I concur. I am seriously considering banning and spamming Protestants who attack Catholicism and Catholics who attack Protestantism. They are divisive, and we know how divisive individuals are supposed to be handled.

Blogger marco moltisanti June 18, 2017 1:16 PM  

It just occurred to me while reading this that the theory that the adoption of Christianity contributed to the fall of the "Roman Empire" is also bunk. If that were true, why did the intensely Christian eastern empire survive another thousand years?

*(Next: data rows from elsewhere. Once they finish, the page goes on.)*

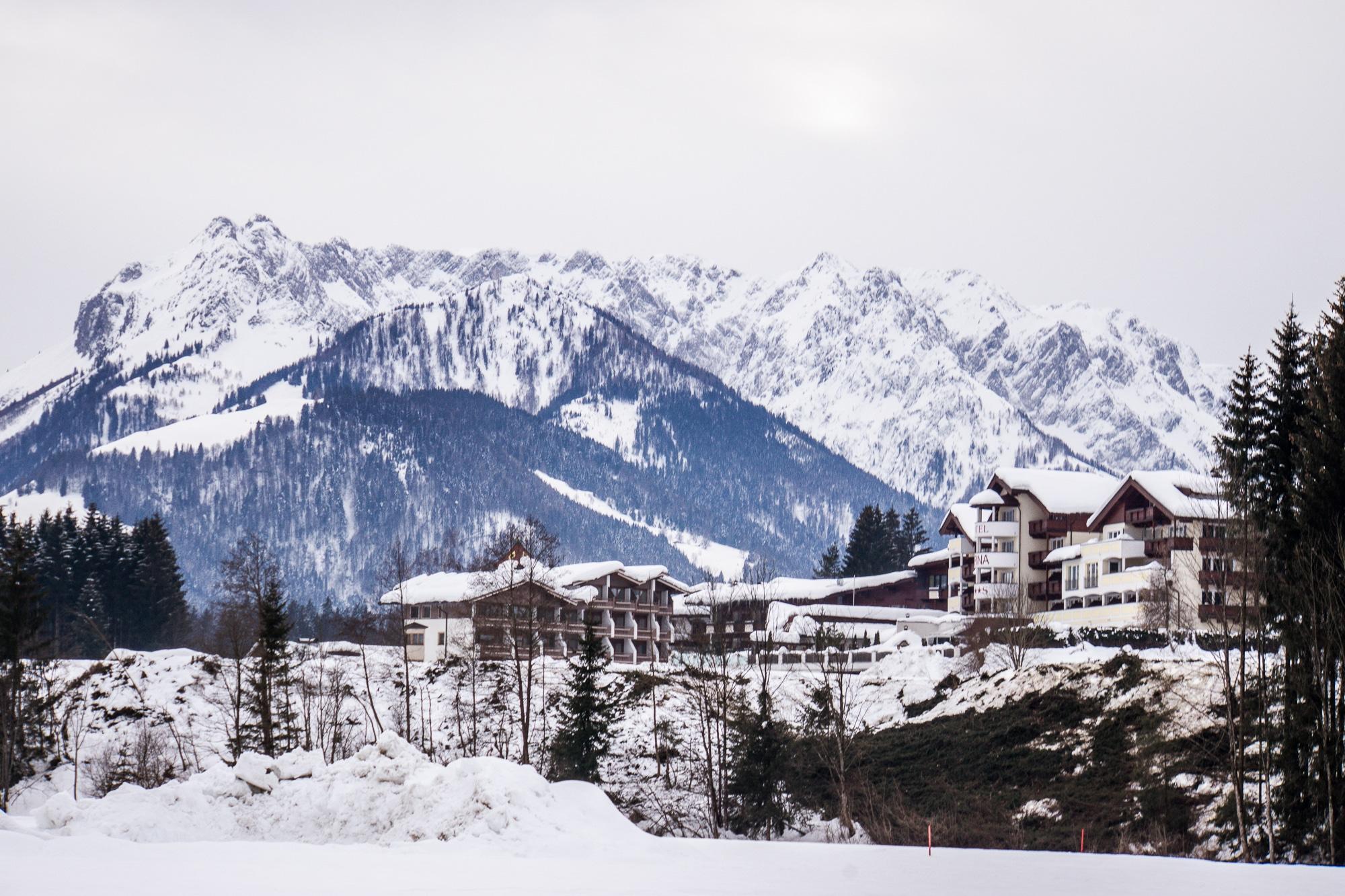Kaiserwinkl Skiurlaub: Tipps zum Skifahren, Langlauf & andere Highlights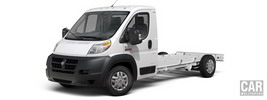 Ram ProMaster 3500 Chassis Cab Cutaway - 2014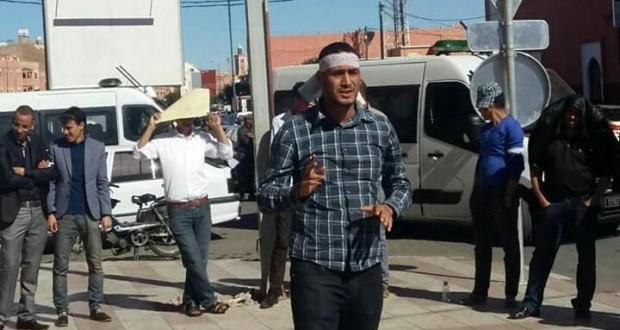 الجمعية المغربية لحقوق الإنسان تطالب بالتحقيق في وفاة إبراهيم صيكا عضو التنسيق الميداني للمعطلين بكلميم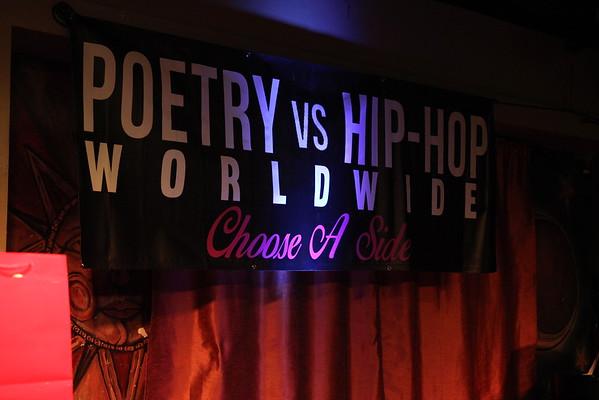 Poetry vs Hip Hop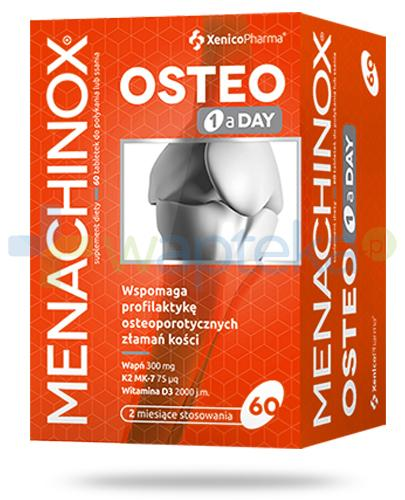 Menachinox Osteo 1 a Day 60 tabletek Xenico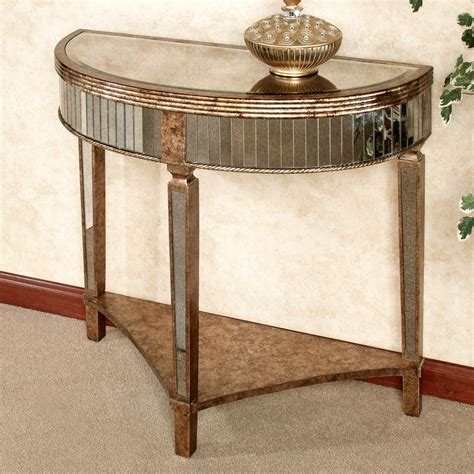 mina antiqued mirrored console table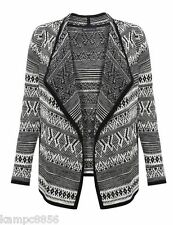 New M&S Collection Black & Cream Open Front Navajo Print Cardigan Sz UK 12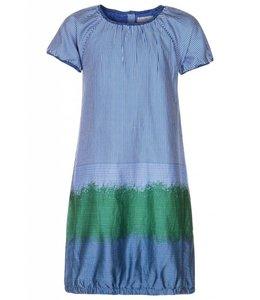 AYA Naya jurkje blauw wit gestreept/geblokt en groen Indigo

Anonymous God Hates Cucks June 18, 2017 1:48 PM  

Matamoros wrote:Our Lady of Fatima in her visitations and miracle of the Sun clearly states that Russia must be consecrated by the Pope to her Immaculate Heart, and then Russia will be converted to the Catholic Church and the world will be at peace - not to Orthodoxy but to the Catholic Church.



"Let no man deceive you by any means: for that day shall not come, except there come a falling away first, and that man of sin be revealed, the son of perdition; Who opposeth and exalteth himself above all that is called God, or that is worshipped; so that he as God sitteth in the temple of God, shewing himself that he is God...Even him, whose coming is after the working of Satan with all power and signs and lying wonders..." - 2 Thessalonians 2

Blogger dienw June 18, 2017 2:08 PM  

Yes, it is a fact that Protestants are basically Jews. (Luther was basically a Jew.)

Horseshit. You damned fool; you lying Babylonian - that is descriptive, not rhetorical - do you even know who the Jews were and are? Sola Scritura,Sola Fide, Sola Gratia, Solo Christo, and Soli Deo gloria does not make you a Jew. Do you not understand the difference between the "tradition of the elders" and the bible? Judaism is Pharisism is against Chirst is anti-Cristian.

What you have stated is blasphemy.


Blogger Snidely Whiplash June 18, 2017 2:10 PM  

dienw wrote:What you have stated is blasphemy.
No, it's not blasphemy, unless you worship Luther or Protestantism.

It's idiocy, yes, but not blasphemy.

Blogger pyrrhus June 18, 2017 2:10 PM  

As someone said, "history is a set of lies agreed upon." But has anyone checked out Russian mathematician Fomenko's New Chronology, in which he contends that the historical timeline is drastically wrong, for reasons that are mathematical, and quite interesting?

Blogger ((( bob kek mando ))) - ( Give us this day our daily bait, that we may crush our enemies, see their weaksauce driven before us and hear the lamentations of their women, thank you Baby Jesus, Amen ) June 18, 2017 2:11 PM  

72. Duke Norfolk June 18, 2017 12:40 PM
As an agnostic I can tell you that much of what turns many people off is the internecine spats that are interminable.



frankly, i don't much care for it myself.

but when people sit there telling blatant lies about you, that does tend to get your dander up.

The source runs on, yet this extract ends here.